Emma clenched her jaw and stabbed the balloons with her car keys until they popped. It was none of her business.
But what if it wasn’t coincidence that he’d chosen to drink alone on the same night last year? What if it wasn’t coincidence that a man who forgot nothing chose this night to forget important documents?
She gathered up the last of the streamers until the only remaining evidence of the unwanted party was the uncut cake and the empty glasses.
With a murmur of frustration, she glanced over her shoulder towards the stairs.
This was one of those situations where she couldn’t win. If she left she’d worry and if she stayed she ran the risk of being shouted at again. Or worse.
Her cheeks heated. What if he thought she’d stayed for a different reason? She wasn’t stupid enough to think he hadn’t noticed the way she’d reacted to him earlier.
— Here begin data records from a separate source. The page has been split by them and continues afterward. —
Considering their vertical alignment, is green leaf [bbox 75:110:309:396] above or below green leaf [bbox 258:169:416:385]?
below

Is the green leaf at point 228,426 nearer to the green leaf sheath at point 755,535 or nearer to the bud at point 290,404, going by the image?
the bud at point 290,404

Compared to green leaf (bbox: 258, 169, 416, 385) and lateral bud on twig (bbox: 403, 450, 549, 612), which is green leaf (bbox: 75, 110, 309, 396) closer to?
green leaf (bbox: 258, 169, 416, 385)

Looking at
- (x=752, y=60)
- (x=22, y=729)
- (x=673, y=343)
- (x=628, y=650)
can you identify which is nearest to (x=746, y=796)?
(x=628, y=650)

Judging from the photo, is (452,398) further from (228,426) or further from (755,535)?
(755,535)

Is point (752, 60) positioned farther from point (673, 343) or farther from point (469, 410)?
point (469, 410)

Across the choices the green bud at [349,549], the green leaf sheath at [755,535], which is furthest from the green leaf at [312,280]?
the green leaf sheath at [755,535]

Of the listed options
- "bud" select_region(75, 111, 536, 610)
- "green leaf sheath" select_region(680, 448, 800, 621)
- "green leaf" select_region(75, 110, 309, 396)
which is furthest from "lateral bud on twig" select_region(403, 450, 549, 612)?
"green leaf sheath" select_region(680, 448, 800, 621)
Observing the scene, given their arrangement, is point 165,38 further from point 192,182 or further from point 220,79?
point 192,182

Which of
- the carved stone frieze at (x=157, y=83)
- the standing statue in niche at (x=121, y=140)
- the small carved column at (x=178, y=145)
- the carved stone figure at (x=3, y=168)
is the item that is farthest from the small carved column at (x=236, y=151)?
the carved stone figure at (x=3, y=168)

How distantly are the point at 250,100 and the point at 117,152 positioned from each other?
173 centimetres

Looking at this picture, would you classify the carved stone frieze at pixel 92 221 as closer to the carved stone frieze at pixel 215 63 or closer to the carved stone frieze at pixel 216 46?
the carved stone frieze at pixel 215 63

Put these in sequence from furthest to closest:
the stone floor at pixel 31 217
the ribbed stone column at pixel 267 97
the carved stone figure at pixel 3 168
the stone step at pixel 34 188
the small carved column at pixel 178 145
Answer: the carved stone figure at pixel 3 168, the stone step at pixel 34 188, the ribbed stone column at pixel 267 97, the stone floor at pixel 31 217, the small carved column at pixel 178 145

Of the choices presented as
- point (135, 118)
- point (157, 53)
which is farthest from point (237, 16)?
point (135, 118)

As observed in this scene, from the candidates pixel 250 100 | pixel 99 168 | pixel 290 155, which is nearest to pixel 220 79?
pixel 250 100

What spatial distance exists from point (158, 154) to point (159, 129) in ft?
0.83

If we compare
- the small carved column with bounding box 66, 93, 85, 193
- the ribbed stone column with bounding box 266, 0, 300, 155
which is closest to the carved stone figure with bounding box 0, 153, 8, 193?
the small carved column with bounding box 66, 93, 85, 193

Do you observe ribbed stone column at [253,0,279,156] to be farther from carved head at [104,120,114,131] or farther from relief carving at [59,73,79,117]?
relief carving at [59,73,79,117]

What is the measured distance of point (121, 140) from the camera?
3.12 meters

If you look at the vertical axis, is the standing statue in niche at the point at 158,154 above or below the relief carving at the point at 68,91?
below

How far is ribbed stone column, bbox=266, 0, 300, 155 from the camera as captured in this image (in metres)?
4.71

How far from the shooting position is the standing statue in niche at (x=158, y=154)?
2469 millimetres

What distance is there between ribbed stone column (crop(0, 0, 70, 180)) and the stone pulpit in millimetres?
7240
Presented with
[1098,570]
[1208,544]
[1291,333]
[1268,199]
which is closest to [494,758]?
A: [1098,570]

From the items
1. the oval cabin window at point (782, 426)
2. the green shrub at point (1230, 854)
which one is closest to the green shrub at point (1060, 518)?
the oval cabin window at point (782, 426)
Lucas Jackson had far too much experience with women not to have noticed. Her only hope was that he was too drunk to remember. That, by morning, the single breathless moment when she’d forgotten to think of him as her boss would have been drowned out by other more important memories. And if he did happen to remember it, with luck he’d dismiss it as a figment of his imagination. A memory spun by alcohol, not reality. Her own behaviour would support that belief because at work she was always careful never, ever to stray into the realms of personal.
Looking out of the window, she saw that the snow was still falling.
She’d stay another half an hour, she decided. She’d check on him one more time, hopefully without him even noticing her, just as she’d done the last time. And then she’d leave him to his snowy solitude.
LUCAS stood under the shower while needles of icy water stung his skin. He was undoubtedly drunk but, instead of being numbed, his senses appeared heightened. He was having thoughts he absolutely should not be having and he blamed that on the champagne. Thank goodness Emma had walked out when she had, otherwise he might have been tempted to seek an entirely different form of oblivion.
He gave a growl of self-disgust.
Since when had he imagined his PA naked? Never. Not once. But suddenly he found himself tormented by thoughts of dark, shiny hair. He’d wanted to yank out that damn clip and let it tumble free. He’d wanted to sink his hands into it and drown in the softness. He’d wanted to twist it around his fingers and hold her captive while he drank from that soft, innocent mouth to see if she were the cure he’d been looking for.
And he shouldn’t want any of those things.
Cursing softly, he leaned his shoulders against the cool tiles, closed his eyes and let the water slide over his head.
He shouldn’t want to touch her hair and he definitely shouldn’t be thinking about kissing that mouth. Emma worked for him and he wanted her to continue to work for him. And there was no cure for what he was feeling.
It had been a rocky road finding someone suitable to fill the role of his personal assistant—a role that required a multitude of skills. Before Emma he’d had a series of giggling girls for whom work was nothing more than a way to fund their social life. He’d had girls who were overawed by him, girls whose only reason for working late was the wistful hope that their relationship with him might turn into something more intimate. He’d had a male PA who had sadly struggled with the sheer volume of simultaneous projects he’d been expected to handle and an older woman who was a grandmother four times over, but she hadn’t had the stamina to handle the heavy workload and had resigned after a month.
And then he’d discovered Emma. Emma, with her serious brown eyes and her astonishing ability to juggle any number of projects at the same time without complaint. Emma, who never worked with one eye on the clock and had an admirable way of soothing the most frayed of tempers. She was the ultimate professional and it was that dedication to her job, her understanding of the importance of attention to detail, that had brought her out here tonight.
She was a gem.
And he’d shouted at her. And worse, he’d scared her.